June 30, 1989 - From the June, 1989 issue

Insider Planning June 1989

By David Kramer, Editor

Councilman Nate Holden is on the warpath. In a motion that will be introduced to the Planning & Environment Committee on June 6, the Councilman has proposed a moratorium on all building permits in the tenth district except for single family dwellings or multi-family dwellings up to four units. Apparently as a result of several land-use problems in his district, Holden wants to implement a moratorium until the four community plans are revised, a process that could take at least several years.

The ordinance for the motion is already being written by Holden's staff. Therefore, the ICO will appear before the Planning Commission and the City Council probably in the next two months. This will be a true test to see if the development community is organized or whether the City Council will allow Holden his prerogative in his district.

Another motion before the City Council in June is an ICO by Councilwoman Joan Milke Flores which prohibits the demolition of existing single-family dwelling units for the construction of multi-family where 50% or more of the existing housing stock on both sides of the street is developed as single family.

In the motion, the replacement of existing residential structures is allowed as long as the number of units in the new structure does not exceed the number of units in the old structure and the number of units permitted in the zone.

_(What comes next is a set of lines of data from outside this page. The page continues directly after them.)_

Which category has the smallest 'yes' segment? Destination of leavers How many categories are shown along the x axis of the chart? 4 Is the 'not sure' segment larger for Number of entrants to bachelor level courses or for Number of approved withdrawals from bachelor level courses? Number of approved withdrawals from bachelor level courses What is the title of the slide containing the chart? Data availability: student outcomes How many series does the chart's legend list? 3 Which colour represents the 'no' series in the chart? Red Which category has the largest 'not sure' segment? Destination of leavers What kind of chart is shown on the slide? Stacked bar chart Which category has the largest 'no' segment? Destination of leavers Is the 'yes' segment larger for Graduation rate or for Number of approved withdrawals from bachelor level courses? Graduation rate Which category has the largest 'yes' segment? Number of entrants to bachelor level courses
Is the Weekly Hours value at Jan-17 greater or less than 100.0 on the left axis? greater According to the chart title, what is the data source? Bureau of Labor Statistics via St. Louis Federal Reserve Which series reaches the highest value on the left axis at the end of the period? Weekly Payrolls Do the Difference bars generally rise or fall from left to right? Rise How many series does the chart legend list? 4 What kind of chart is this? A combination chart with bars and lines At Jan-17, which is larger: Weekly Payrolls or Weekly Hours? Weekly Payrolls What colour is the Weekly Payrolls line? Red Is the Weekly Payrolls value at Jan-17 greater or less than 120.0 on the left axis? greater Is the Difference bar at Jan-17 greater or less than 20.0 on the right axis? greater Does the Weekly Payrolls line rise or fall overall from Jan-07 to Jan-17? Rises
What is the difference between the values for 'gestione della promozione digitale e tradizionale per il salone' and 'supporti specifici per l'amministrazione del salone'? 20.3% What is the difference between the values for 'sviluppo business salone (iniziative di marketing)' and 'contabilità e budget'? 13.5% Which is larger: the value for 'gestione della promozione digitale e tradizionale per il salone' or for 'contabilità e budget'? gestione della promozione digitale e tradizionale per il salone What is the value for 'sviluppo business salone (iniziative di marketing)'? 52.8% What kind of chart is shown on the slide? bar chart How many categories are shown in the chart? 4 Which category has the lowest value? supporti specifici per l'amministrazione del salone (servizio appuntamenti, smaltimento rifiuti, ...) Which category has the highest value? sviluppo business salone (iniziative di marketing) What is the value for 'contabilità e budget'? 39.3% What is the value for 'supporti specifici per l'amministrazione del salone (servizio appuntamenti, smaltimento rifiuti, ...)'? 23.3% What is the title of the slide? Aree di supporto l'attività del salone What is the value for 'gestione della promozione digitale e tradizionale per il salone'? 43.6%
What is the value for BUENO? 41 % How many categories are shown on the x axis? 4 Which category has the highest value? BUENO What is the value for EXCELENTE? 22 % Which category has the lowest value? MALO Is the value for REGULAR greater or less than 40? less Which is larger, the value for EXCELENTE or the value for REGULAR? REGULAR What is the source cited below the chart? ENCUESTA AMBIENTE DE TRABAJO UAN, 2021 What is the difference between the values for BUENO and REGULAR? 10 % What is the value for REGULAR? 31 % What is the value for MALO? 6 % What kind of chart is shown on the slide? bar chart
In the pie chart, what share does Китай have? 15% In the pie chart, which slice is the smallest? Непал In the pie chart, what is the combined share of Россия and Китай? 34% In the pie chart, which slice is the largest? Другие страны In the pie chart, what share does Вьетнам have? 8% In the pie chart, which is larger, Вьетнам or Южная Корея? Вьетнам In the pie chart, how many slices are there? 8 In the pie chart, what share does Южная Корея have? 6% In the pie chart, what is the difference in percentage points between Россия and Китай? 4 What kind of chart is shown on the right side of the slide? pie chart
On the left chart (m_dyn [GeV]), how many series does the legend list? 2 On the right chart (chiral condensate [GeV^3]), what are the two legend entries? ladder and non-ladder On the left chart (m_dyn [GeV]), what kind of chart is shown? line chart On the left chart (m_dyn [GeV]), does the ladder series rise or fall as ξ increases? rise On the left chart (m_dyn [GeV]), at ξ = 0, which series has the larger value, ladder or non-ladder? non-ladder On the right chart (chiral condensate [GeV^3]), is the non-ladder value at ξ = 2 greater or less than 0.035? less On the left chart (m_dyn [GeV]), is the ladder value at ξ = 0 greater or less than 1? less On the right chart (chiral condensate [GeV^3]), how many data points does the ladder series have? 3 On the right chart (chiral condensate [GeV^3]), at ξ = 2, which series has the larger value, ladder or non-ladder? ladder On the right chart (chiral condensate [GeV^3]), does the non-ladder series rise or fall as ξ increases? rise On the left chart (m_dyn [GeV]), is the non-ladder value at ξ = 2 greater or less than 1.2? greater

The final stages of Assembly Bill 283 are now underway to ensure that all zoning in the city complies with the general plan. The Planning Commission recently discussed downzoning South Central, which along with Van Nuys are the last two areas to comply with the plans. Some community activists felt that the downzoning in South Central did not go far enough, fearing that higher density residential development is often the site of crime and drug trafficking. I guess we now know how to end the drug war.

Similarly, AB 283 has led the Planning Department to establish new zones that never existed yet were part of the general plan: open space zones and public facilities zones. Until now, public parks have been zoned every possible way except as open space. New enabling legislation will create an Open Space Zone for parks and recreation areas, and natural resource areas. A Public Facilities Zone would cover municipal civic centers, schools, and large public libraries.

If nobody has faith or confidence in either the general plan or the community plans, nowhere is this more evident than in the number of specific plans and interim control ordinances being written until the community plans are revised. In the coming fiscal year, 19 specific plans will come forward for adoption by the Planning Commission.

On the same subject: a recent motion by Councilman Ferraro was at P& E to prepare two specific plans for Universal City and the North Hollywood transit station area to incorporate revised land-use patterns for a metro rail station. Either of the Metro Rail route scenarios would pass through Universal City and Lankershim, and no specific plans currently exist for the determined route.


The draft replacement ordinance and draft EIR for the interim sewer hookup ordinance is due in late summer. The replacement ordinance was supposed to be published by August, so the current interim ordinance will be extended. The replacement ordinance is expected to be adopted in November, and several studies have already established the range for priority projects set asides, at 5-50%; the residential/non-residential split at 45%: 55%-80% : 20%; and the total cap on sewage flow from 4-5 million gallons per day.

The Site Plan Ordinance might eventually arrive at the Planning & Environment Committee in June once the parking requirements are resolved. Councilman Bernson had introduced a motion that any expansion of a commercial or industrial project in the city needed a conditional use permit. As a result of the motion, the Planning Department has extended the parameters of the site plan so that all projects under 40,000 square feet must also undergo a site plan review.

Laura Lake recently resurfaced at the Planning Commission to argue that transitional height limits were not restrictive enough. The ordinance would restrict single family dwellings to heights ranging from 30 feet to 45 feet, depending on the size of the lot, and would protect these dwellings by restricting the height of adjoining multiple residential buildings from 30 to 66 feet. The Commission wanted to divide these issues into two ordinances, one for single-family and one for multi-family, and it was continued until July 20.

At the request of Councilman Hal Bernson, the Planning Department is in the preliminary stages of a study to make some discretionary actions of the zoning code appealable to the City Council. Currently these appeals stop at either the Board of Zoning Appeals or the Planning Commission.

In an attempt to finance $3.4 billion in sewer improvements, the City Council increased monthly sewer fees as well as hookup charges. For new homes, the fee increased from $1,728 to $2,003.

Most amazing decision of the month: to the Santa Monica Planning Commission for rejecting a residential project because it was not “child friendly” since the units' living rooms and bedrooms were on separate floors.

The Planning Department is presently pondering AB3180, a bill to enforce the environmental conditions that the City requires. Whether these requirements are for sound proofing or parking, the department is considering a self-policing program for neighbors to keep an eye on and enforce environmental requirements.